[Source data]

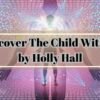 Discover The Child Within by Holly Hall 4 Discover The Child Within by Holly Hall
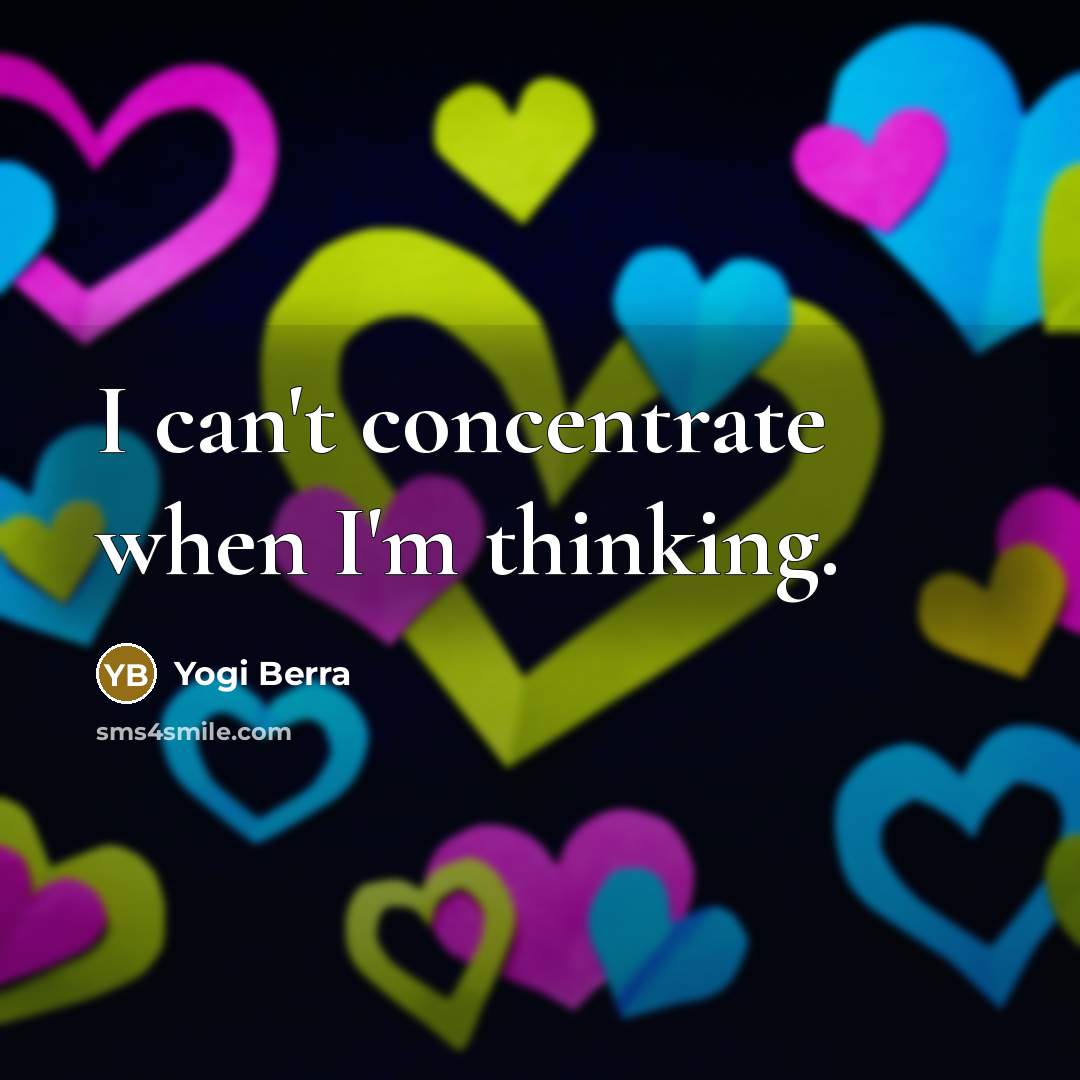 “I can't concentrate when I'm thinking.…” quote by Yogi Berra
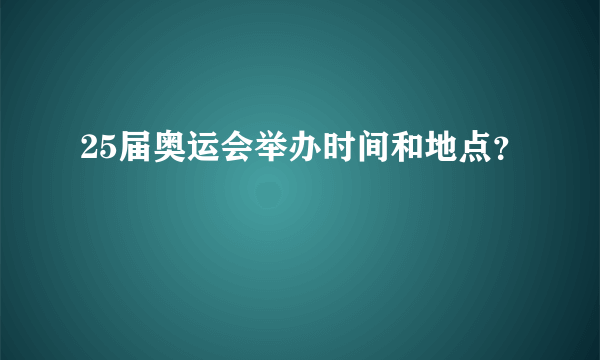 25届奥运会举办时间和地点？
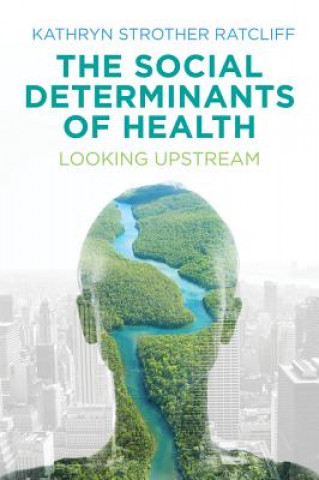 Kniha Social Determinants of Health - Looking Upstream Kathryn Strother Ratcliff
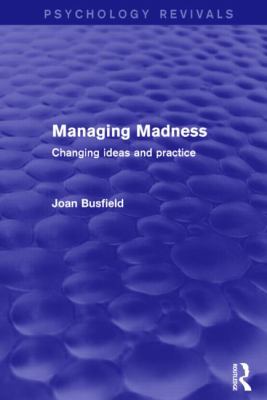 Managing Madness (Psychology Revivals) : Changing Ideas and Practice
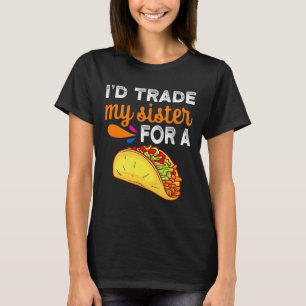T-shirt J'Échangerais Ma Soeur Pour Un Taco Fun Taco Cinco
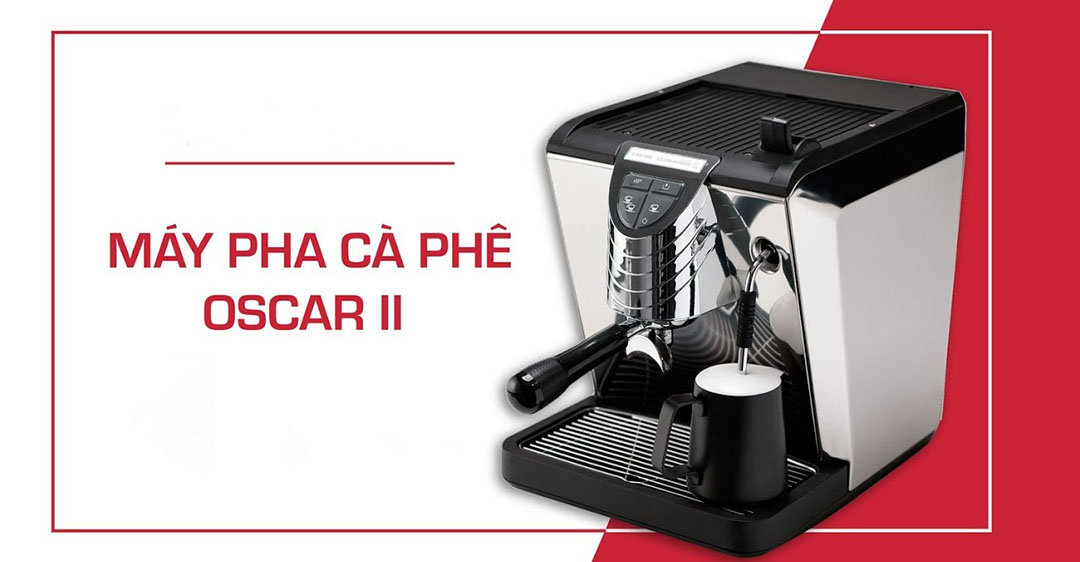 Ưu điểm và nhược điểm của máy pha cà phê Nuova Simonelli Oscar II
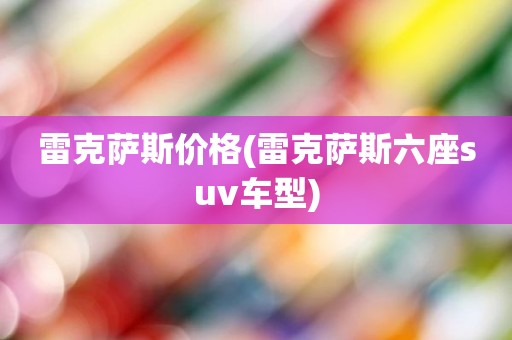 雷克萨斯价格(雷克萨斯六座suv车型)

To do - Quote the records in full and exactly; skip any image.

Exercise solution -
 Discover The Child Within by Holly Hall 4 Discover The Child Within by Holly Hall
 “I can't concentrate when I'm thinking.…” quote by Yogi Berra
 25届奥运会举办时间和地点？
 Kniha Social Determinants of Health - Looking Upstream Kathryn Strother Ratcliff
 Managing Madness (Psychology Revivals) : Changing Ideas and Practice
T-shirt J'Échangerais Ma Soeur Pour Un Taco Fun Taco Cinco
 Ưu điểm và nhược điểm của máy pha cà phê Nuova Simonelli Oscar II
 雷克萨斯价格(雷克萨斯六座suv车型)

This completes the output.